I don't think I would have come in second if I hadn't worn my little red dress. The one that Cassie's mom says is too old for me. No-one older than me could fit in it. I've been stared at for three days. Every kid at this science fair, every judge, every sponsor who came to my booth stared at me. Some of them stared at the project too. I don't think any of them thought that you could make anything like that out of carbon fibre composite. I got four offers for rights to the patent and turned them all down. I learned all about contracts, so that I would be able to market action figures of myself. Thank you, Mommie Dearest. Sorry you couldn't be here. Yeah, right.

They're all here. All my friends. The four people in this world who never called me Little Miss Perfect, who just took me as I am. Or was. No, am. Cassie's asleep in the room, tired from her flight. Bart's checking out the prototype games, Kon's checking out the other red dresses. He knows I'm not interested. Not any more.

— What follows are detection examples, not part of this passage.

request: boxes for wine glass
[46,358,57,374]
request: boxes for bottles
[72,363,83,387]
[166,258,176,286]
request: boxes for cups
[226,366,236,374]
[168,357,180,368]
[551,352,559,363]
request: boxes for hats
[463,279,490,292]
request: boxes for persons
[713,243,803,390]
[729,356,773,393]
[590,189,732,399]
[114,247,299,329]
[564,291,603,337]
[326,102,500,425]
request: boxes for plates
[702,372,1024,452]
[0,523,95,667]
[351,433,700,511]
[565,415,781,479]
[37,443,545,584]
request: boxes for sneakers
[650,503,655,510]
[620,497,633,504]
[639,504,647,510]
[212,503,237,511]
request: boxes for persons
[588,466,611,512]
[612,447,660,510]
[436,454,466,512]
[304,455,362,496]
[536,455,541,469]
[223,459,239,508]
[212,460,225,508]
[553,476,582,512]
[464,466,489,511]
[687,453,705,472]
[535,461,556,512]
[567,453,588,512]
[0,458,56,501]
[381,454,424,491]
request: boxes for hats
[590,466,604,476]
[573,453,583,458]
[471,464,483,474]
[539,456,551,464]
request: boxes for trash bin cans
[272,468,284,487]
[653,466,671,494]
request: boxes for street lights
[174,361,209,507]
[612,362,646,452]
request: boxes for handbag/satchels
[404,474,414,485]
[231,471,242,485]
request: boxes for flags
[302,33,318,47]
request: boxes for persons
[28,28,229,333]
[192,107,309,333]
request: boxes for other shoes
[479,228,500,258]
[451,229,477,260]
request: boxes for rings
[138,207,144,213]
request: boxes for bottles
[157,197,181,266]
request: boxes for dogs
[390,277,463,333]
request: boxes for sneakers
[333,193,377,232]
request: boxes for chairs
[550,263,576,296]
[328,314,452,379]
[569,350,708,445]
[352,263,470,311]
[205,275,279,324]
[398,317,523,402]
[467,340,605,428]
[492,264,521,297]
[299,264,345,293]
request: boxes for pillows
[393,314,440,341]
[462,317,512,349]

Rob's here too. He has a friend here, from Gotham. She's a blonde, just like me. She's got a butt like Cassie's mom, and she's a year older than me. Her face says 20. I think she might be one of us. Or was. She didn't place in the fair. Didn't know how to present herself. Sounded like she was brought up in a trailer park. I was brought up in a trailer park, but Mommie Dearest bought me elocution lessons, so now I sound like I grew up next door to Rob.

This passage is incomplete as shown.